A call to raise the minimum wage is happening all over the United States, a call Michigan just answered. The way Michigan went about implementing the raise is a different story, which may also shine light on how other states may implement their changes. Michigan’s Public Act 138 of 2014 to raise the minimum wage is not the victory for labor it claims to be. In fact, it’s more of a political expedient used as an attempt to sidestep a petition to raise the wage to $10.10. The act itself mainly does two things: First, it raises the minimum wage from $7.40 to $9.25 over the next four years. Second, by 2019, after the minimum wage reaches its target rate, the state treasurer is allowed to adjust the rate to “reflect the annual percentage change in the consumer price index”. As pointed out by the Mackinaw Center for Public Policy the act was passed for two main reasons: One, so that Republicans could combat higher voter turnout for the Democrats, and two, so that Governor Rick Snyder could secure votes from Democratic leaders for a bill that would put 1.5 billion dollars into repairing roads.

By passing this act, however, the state government has created a bit of mess. While proud of pushing the state government to increase the wage to its current rate, the Raise Michigan Coalition feels that 300,000 voices won’t be heard. This is due to the fact that the petition to raise the minimum wage to $10.10 takes issue with the old wage law. Since the new law is in effect, the petition may become a moot point, as groups such as the Michigan Restaurant Association argue, and will not become an issue to vote on in the November elections. If the petition is moot, then 300,000+ people may feel as if they have been ignored by their government. If the petition isn’t moot and makes the ballot, then democracy has spoken, and victory may be that much closer – right?

Well, this whole issue does not really improve the lot for labor. In the words the Industrial Workers of the World, labor law “is set up by the bosses and their government and courts system to keep you and me, the working stiffs, from coming together and fighting for our piece of the pie, for fear that we’ll want, and some day be able to take, the whole thing.” By pushing for reform, we are not helping labor, but giving the employer class what they want. With higher wages comes the push to automate jobs faster than people who can secure a living without having to be employed. Those who do not lose their jobs to automation will then have to deal with an even bigger workload due to a smaller workforce. As J. Edward Carp points out

Raising the minimum wage is a short term solution that creates more problems than it solves. Doing so only hastens the replacement of workers with machines, and without addressing the basic structure of state capitalism, with its socialization of costs and policy of ensuring that gains in productivity accrue to owners, not to workers, such a development would be disastrous.

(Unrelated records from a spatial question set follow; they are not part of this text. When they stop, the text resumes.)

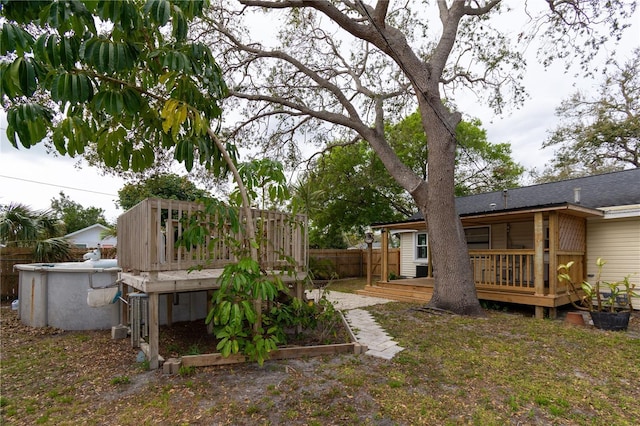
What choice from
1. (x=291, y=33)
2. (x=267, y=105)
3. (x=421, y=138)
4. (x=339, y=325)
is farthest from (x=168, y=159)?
(x=421, y=138)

By trying to be expedient, those laborers who are supporting the push for a higher minimum wage are accidentally making a bad situation worse.

Capitalizing on this issue though are the politicians in the state government. Both parties can now say they supported (or smear those who supported) the new law as “trying to bring recovery to Michigan” and being a friend to the people. If they were really our friends, then they would get out of our way instead piling on hundreds of regulation and licensing laws which keep us at the bottom and allow corporations to do business without threat of competition. Instead of falling prey to political pandering, we should focus on dismantling the state which keeps us from improving our lot, and create a market freed from both state and corporate rule.

This isn’t to say that I don’t understand why certain laborers would push for a higher minimum wage. Many people in minimum wage jobs are trying to support themselves and their families while also having to pay off student loans, car loans, etc. and did not ask to be put in this system in first place. However, pushing for reform is not the way to relieve the people of Michigan. Instead, let’s show every politician and boss that we don’t need them; we can find prosperity on our own.